### Text shown
::::

Infinity limit of e^(-x) and a lot of Fluff

[RJLiberator]

So this goes to 0.

Is this because e^(-x) going to infinity is = to 0 and thus both parts of this equation is equal to 0 ?
If so, is there anyway I can prove this through my work?

Thank you.

 

[LCKurtz]

So this goes to 0.

Is this because e^(-x) going to infinity is = to 0 and thus both parts of this equation is equal to 0 ?
If so, is there anyway I can prove this through my work?

Thank you.

Take the absolute value of that expression, overestimate the sines and cosines and see what happens.

 

[RJLiberator]

Overestimate the sin/cosines? I guess this is the part of the problem that is throwing me off (it seems).

I know the limit as they go to infinity does not exist. However, with e^-x there, it seems like the limit must go to 0 as e^-x grows faster.

 

[exclamationmarkX10]

Use the squeeze theorem. i.e. find another function g that is greater than or equal to your function for positive x values and \lim_{x \to +\infty} g(x) = 0.

 

[LCKurtz]

Overestimate the sin/cosines? I guess this is the part of the problem that is throwing me off (it seems).

::::

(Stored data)

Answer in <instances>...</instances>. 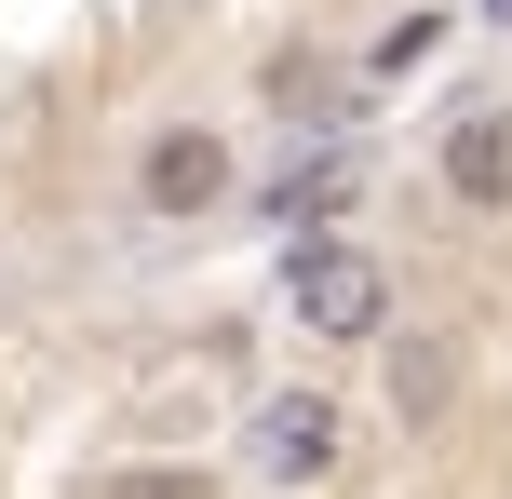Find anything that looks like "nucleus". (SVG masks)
Returning <instances> with one entry per match:
<instances>
[{
	"mask_svg": "<svg viewBox=\"0 0 512 499\" xmlns=\"http://www.w3.org/2000/svg\"><path fill=\"white\" fill-rule=\"evenodd\" d=\"M337 189H351V149H324L310 176H283V189H270V216H283V230H310V216H324Z\"/></svg>",
	"mask_w": 512,
	"mask_h": 499,
	"instance_id": "obj_6",
	"label": "nucleus"
},
{
	"mask_svg": "<svg viewBox=\"0 0 512 499\" xmlns=\"http://www.w3.org/2000/svg\"><path fill=\"white\" fill-rule=\"evenodd\" d=\"M486 14H499V27H512V0H486Z\"/></svg>",
	"mask_w": 512,
	"mask_h": 499,
	"instance_id": "obj_9",
	"label": "nucleus"
},
{
	"mask_svg": "<svg viewBox=\"0 0 512 499\" xmlns=\"http://www.w3.org/2000/svg\"><path fill=\"white\" fill-rule=\"evenodd\" d=\"M243 459L270 486H337V459H351V419H337V392H270L243 419Z\"/></svg>",
	"mask_w": 512,
	"mask_h": 499,
	"instance_id": "obj_2",
	"label": "nucleus"
},
{
	"mask_svg": "<svg viewBox=\"0 0 512 499\" xmlns=\"http://www.w3.org/2000/svg\"><path fill=\"white\" fill-rule=\"evenodd\" d=\"M432 162H445V189H459L472 216H512V108H459Z\"/></svg>",
	"mask_w": 512,
	"mask_h": 499,
	"instance_id": "obj_4",
	"label": "nucleus"
},
{
	"mask_svg": "<svg viewBox=\"0 0 512 499\" xmlns=\"http://www.w3.org/2000/svg\"><path fill=\"white\" fill-rule=\"evenodd\" d=\"M283 311L310 324V338H337V351H364L391 324V270H378V243H337V230H297L283 243Z\"/></svg>",
	"mask_w": 512,
	"mask_h": 499,
	"instance_id": "obj_1",
	"label": "nucleus"
},
{
	"mask_svg": "<svg viewBox=\"0 0 512 499\" xmlns=\"http://www.w3.org/2000/svg\"><path fill=\"white\" fill-rule=\"evenodd\" d=\"M135 203H149V216H216V203H230V135L162 122L149 149H135Z\"/></svg>",
	"mask_w": 512,
	"mask_h": 499,
	"instance_id": "obj_3",
	"label": "nucleus"
},
{
	"mask_svg": "<svg viewBox=\"0 0 512 499\" xmlns=\"http://www.w3.org/2000/svg\"><path fill=\"white\" fill-rule=\"evenodd\" d=\"M445 378H459V365H445L432 338H405V351H391V419H432V405H445Z\"/></svg>",
	"mask_w": 512,
	"mask_h": 499,
	"instance_id": "obj_5",
	"label": "nucleus"
},
{
	"mask_svg": "<svg viewBox=\"0 0 512 499\" xmlns=\"http://www.w3.org/2000/svg\"><path fill=\"white\" fill-rule=\"evenodd\" d=\"M108 499H216V473H122Z\"/></svg>",
	"mask_w": 512,
	"mask_h": 499,
	"instance_id": "obj_8",
	"label": "nucleus"
},
{
	"mask_svg": "<svg viewBox=\"0 0 512 499\" xmlns=\"http://www.w3.org/2000/svg\"><path fill=\"white\" fill-rule=\"evenodd\" d=\"M432 41H445V14H405V27H378V54H364V68L405 81V68H432Z\"/></svg>",
	"mask_w": 512,
	"mask_h": 499,
	"instance_id": "obj_7",
	"label": "nucleus"
}]
</instances>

::::

### Stated goal A
In the forum thread on the infinity limit of e^(-x), which theorem does one reply suggest using?
### Stated goal B
Write out the passage of the forum thread on the limit of e^(-x) from "Take the absolute" to "e^-x grows faster.".
### Stated goal C
Extend the forum thread about the limit of e^(-x), starting right after its last line.

### Expected output A
The squeeze theorem.

### Expected output B
Take the absolute value of that expression, overestimate the sines and cosines and see what happens.

 

[RJLiberator]

Overestimate the sin/cosines? I guess this is the part of the problem that is throwing me off (it seems).

I know the limit as they go to infinity does not exist. However, with e^-x there, it seems like the limit must go to 0 as e^-x grows faster.

### Expected output C
I know the limit as they go to infinity does not exist. However, with e^-x there, it seems like the limit must go to 0 as e^-x grows faster.

Use the triangle inequality $|a+b| \le |a| + |b|$ and $|sin\theta| \le 1$ etc.

 

[RJLiberator]

AH. There it is LCKurtz. The hint that I needed to complete this problem.

In understanding the triangle inequality, this proves that sin(x) can never be greater than 1 (and likewise cos(x)). Therefore the meager numbers of -1 to 1 go nowhere while the e^-x to infinity is the dominating force.

Thank you.

 

[LCKurtz]

But you need to write out the string of inequalities to solve your problem.

 

[RJLiberator]

|sinθ|≤1
|cosθ|≤1

Therefore
|cosθ|+|sinθ|≤2

And then I just take the limit of both parts separately due to the limit rules.

 

[LCKurtz]

That isn't enough. You have to start with the absolute value of your original expression which, unfortunately, you posted as an image. Then with a string of inequalities you end up with something you can show goes to zero. You are going to have to type that expression if you are going to post an argument here.

 

[Ray Vickson]

So this goes to 0.

Is this because e^(-x) going to infinity is = to 0 and thus both parts of this equation is equal to 0 ?
If so, is there anyway I can prove this through my work?

Thank you.

Your function is of the form $f(x) = e^{-x} g(x)$, where $g(x)$ is a bounded function.

 

[LCKurtz]

Your function is of the form $f(x) = e^{-x} g(x)$, where $g(x)$ is a bounded function.

which he has not yet written the inequalities to prove...

 

[RJLiberator]

Ok, so essentially, by taking the e^-x out we are left with:

e^-x*(((cos(x)+sin(x))/2)-(cos(x)+1)).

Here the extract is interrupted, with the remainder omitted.